The Secret Sauce for Success
To Eric, his secret to success is in his authenticity: “I’m transparent and real with people. Trust, loyalty and transparency are key.”
Eric also brings a different perspective compared to most of his contemporaries: “I’ve had different experiences from the traditional investment community. I bring a totally different background and perspective when I’m looking at investments. At the moment, there are a lot of organizations that are trying to figure out how they can play a part in doing the right thing. They want to, but they don’t know how. I can be valuable to these types of organizations because I come from a business perspective (as opposed to a non-profit), and I understand how to straddle the public and private realms.

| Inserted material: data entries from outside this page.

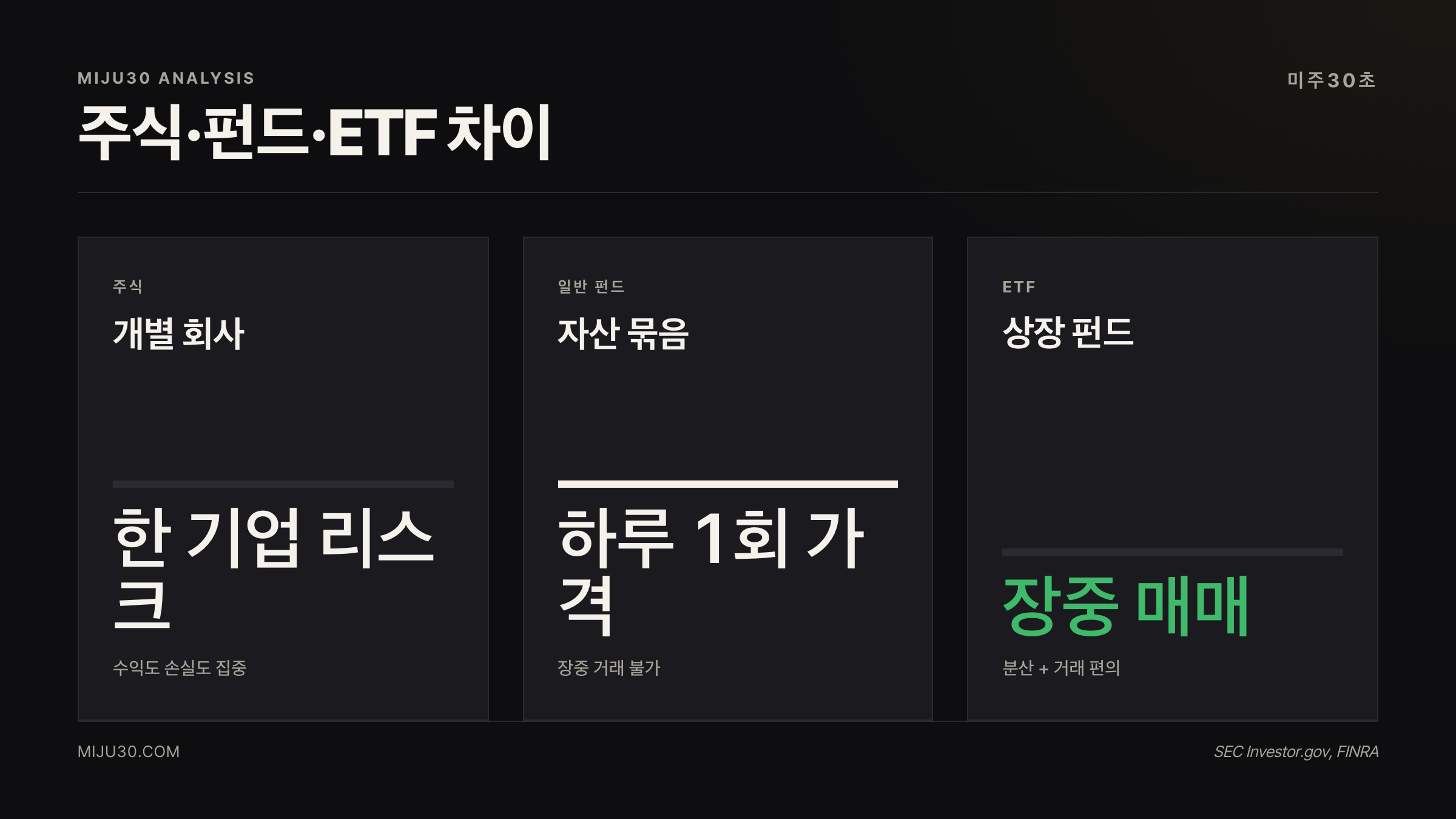 MIJU30 ANALYSIS

미주30초

주식·펀드·ETF 차이

주식

개별 회사

한 기업 리스크

수익도 손실도 집중

일반 펀드

자산 묶음

하루 1회 가격

장중 거래 불가

ETF

상장 펀드

장중 매매

분산 + 거래 편의

MIJU30.COM

SEC Investor.gov, FINRA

Thoughts on Building a Pipeline for Diversity
Eric highlights the need for diversity of thought: “The world is a more integrated place. That said, you need different skillsets. In some situations, your experiences will lead you to react a certain way, and others will feel differently. Having a conversation that highlights these differences will help get to a middle ground that will ultimately lead to a better solution.”
He adds: “People are seeing the importance of a pipeline of diverse talent now. Although I hear many corporations talking about the importance, I haven’t seen the needle move that that much yet. It’s vital to think about things like investing in hiring from historically black colleges and universities (HBCUs) - you have to keep them in the pipeline. I would also offer that hiring at the middle and senior levels are also important because it will take minority hires at the entry-level twenty-years to reach these career milestones. Hiring is only step one.”
Education is also crucial for building a pipeline of diverse leadership. Eric’s passion for education led him to become an associate fellow at Oxford and teach business, specifically private equity real estate and private markets. He was also recently voted into the Lehigh University board of trustees. There, among other things he advocates for greater inclusion: “I want to influence the next generation and try to give more people more opportunities,” he says.